[Saved entries]
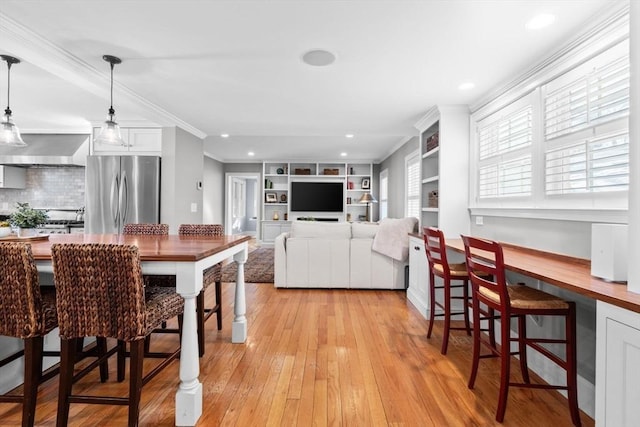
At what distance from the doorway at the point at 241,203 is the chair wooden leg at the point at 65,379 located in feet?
23.9

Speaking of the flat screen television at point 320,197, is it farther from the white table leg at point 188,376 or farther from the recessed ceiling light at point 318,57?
the white table leg at point 188,376

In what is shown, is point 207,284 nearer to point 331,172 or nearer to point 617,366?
point 617,366

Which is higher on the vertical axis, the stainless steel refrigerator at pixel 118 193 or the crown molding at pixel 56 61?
the crown molding at pixel 56 61

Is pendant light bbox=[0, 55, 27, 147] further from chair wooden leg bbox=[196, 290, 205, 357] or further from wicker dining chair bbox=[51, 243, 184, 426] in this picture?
chair wooden leg bbox=[196, 290, 205, 357]

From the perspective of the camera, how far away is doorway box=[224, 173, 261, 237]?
9.19 meters

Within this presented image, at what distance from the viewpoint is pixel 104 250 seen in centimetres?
143

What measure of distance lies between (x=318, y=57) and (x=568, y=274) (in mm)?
2140

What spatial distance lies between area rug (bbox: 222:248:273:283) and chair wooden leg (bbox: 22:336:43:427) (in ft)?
9.21

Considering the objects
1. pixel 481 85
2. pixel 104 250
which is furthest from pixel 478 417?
pixel 481 85

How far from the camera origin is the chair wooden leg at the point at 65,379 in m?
1.49

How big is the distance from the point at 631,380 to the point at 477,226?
7.85 ft

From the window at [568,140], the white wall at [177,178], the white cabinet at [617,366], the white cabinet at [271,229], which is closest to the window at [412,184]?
the window at [568,140]

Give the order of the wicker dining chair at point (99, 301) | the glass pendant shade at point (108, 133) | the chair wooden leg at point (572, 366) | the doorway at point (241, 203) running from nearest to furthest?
the wicker dining chair at point (99, 301) < the chair wooden leg at point (572, 366) < the glass pendant shade at point (108, 133) < the doorway at point (241, 203)

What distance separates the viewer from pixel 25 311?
1501mm
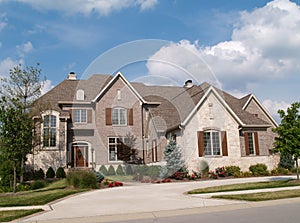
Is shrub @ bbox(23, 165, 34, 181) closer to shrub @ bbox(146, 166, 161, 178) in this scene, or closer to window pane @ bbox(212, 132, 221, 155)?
shrub @ bbox(146, 166, 161, 178)

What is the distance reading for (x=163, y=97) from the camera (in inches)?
824

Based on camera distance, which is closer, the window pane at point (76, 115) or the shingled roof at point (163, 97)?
the shingled roof at point (163, 97)

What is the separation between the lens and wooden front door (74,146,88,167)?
84.4ft

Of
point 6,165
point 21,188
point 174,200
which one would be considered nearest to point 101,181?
point 21,188

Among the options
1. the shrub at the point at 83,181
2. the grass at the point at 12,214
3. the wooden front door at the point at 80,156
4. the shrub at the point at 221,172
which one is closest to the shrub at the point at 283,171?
the shrub at the point at 221,172

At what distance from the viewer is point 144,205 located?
956cm

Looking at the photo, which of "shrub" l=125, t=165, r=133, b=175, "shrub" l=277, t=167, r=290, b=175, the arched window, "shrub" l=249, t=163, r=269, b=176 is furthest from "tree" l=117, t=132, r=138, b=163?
"shrub" l=277, t=167, r=290, b=175

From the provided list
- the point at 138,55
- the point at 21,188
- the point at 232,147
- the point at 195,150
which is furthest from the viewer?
the point at 232,147

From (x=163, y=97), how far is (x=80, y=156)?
953cm

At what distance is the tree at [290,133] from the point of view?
14.7 meters

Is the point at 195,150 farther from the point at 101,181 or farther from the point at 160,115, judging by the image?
the point at 101,181

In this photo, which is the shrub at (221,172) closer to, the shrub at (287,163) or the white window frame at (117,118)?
the shrub at (287,163)

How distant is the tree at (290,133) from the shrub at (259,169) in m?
7.00

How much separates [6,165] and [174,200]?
12.5m
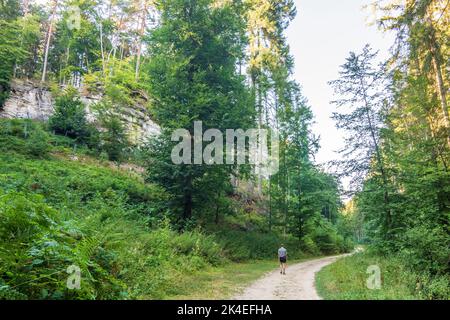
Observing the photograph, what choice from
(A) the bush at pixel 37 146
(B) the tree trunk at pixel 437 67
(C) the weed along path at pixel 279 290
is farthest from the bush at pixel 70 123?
(B) the tree trunk at pixel 437 67

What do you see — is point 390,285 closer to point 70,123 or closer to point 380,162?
point 380,162

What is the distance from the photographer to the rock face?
26172 millimetres

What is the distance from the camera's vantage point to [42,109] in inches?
1125

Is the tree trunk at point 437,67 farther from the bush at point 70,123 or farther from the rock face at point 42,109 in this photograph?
the bush at point 70,123

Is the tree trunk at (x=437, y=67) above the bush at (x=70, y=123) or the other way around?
the other way around

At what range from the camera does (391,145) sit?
18.0m

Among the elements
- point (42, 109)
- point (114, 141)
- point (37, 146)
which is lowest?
point (37, 146)

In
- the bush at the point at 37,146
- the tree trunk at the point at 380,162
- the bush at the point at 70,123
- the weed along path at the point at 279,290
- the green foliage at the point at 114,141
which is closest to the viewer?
the weed along path at the point at 279,290

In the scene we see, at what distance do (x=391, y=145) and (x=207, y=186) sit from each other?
38.3 ft

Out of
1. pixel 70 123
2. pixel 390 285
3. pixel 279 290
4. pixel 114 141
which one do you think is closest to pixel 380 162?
pixel 390 285

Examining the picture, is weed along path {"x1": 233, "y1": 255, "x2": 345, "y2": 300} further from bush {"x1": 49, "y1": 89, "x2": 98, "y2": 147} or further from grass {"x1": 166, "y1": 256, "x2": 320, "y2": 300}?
bush {"x1": 49, "y1": 89, "x2": 98, "y2": 147}

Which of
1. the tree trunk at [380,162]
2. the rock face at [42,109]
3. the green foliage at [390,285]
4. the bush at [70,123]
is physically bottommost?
the green foliage at [390,285]

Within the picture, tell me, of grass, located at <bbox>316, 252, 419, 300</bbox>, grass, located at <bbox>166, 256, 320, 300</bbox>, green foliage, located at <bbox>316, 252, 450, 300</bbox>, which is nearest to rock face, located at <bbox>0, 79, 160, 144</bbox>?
grass, located at <bbox>166, 256, 320, 300</bbox>

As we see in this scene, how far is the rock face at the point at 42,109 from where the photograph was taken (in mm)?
26172
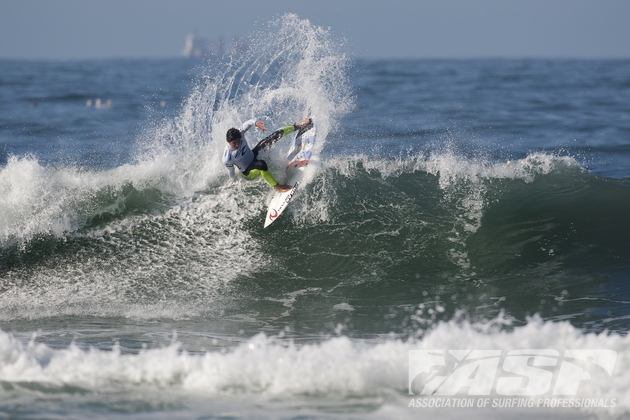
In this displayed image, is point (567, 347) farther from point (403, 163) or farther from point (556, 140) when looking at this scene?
point (556, 140)

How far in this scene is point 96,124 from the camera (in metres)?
18.7

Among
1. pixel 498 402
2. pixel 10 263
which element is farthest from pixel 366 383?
pixel 10 263

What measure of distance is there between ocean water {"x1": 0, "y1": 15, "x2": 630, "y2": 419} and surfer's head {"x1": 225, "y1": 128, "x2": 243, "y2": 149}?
1.24 metres

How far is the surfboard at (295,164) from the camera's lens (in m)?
9.57

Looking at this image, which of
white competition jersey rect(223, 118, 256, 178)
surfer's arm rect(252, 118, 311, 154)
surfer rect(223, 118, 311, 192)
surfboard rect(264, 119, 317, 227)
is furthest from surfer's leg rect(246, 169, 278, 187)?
surfer's arm rect(252, 118, 311, 154)

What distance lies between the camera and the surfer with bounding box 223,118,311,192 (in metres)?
8.95

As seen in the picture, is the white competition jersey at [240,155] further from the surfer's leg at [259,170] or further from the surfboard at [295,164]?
the surfboard at [295,164]

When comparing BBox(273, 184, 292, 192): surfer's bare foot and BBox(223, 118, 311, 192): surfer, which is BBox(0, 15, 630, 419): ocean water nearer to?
BBox(273, 184, 292, 192): surfer's bare foot

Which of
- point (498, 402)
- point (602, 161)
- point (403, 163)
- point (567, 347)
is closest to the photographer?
point (498, 402)

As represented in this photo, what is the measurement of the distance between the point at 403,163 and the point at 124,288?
546 centimetres

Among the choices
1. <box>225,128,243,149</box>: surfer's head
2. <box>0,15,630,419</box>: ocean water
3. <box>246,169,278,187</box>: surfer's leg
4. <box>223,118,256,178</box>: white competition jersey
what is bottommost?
<box>0,15,630,419</box>: ocean water

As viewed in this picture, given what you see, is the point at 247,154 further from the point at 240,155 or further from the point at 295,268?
the point at 295,268

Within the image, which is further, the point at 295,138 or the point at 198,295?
the point at 295,138

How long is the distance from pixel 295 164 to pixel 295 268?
191cm
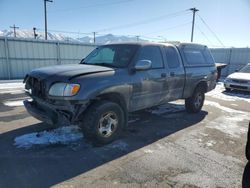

WHAT YOU NEED TO DO — Copy the records word for word, from their beginning down through the line containing "9.19 meters". Leave the pictures out.

RESPONSE —
At what distance from the doorway at the point at 241,203 is the chair wooden leg at the point at 65,379 located in feet?
23.9

Speaking of the flat screen television at point 320,197, is it farther from the white table leg at point 188,376 or farther from the recessed ceiling light at point 318,57?
the white table leg at point 188,376

In what is shown, is point 207,284 nearer to point 331,172 or nearer to point 617,366?
point 617,366

Which is higher on the vertical axis, the stainless steel refrigerator at pixel 118 193 or the crown molding at pixel 56 61?
the crown molding at pixel 56 61

Is pendant light bbox=[0, 55, 27, 147] further from chair wooden leg bbox=[196, 290, 205, 357] or further from wicker dining chair bbox=[51, 243, 184, 426] in this picture?
chair wooden leg bbox=[196, 290, 205, 357]

From the perspective of the camera, how far away is doorway box=[224, 173, 261, 237]?
9.19 meters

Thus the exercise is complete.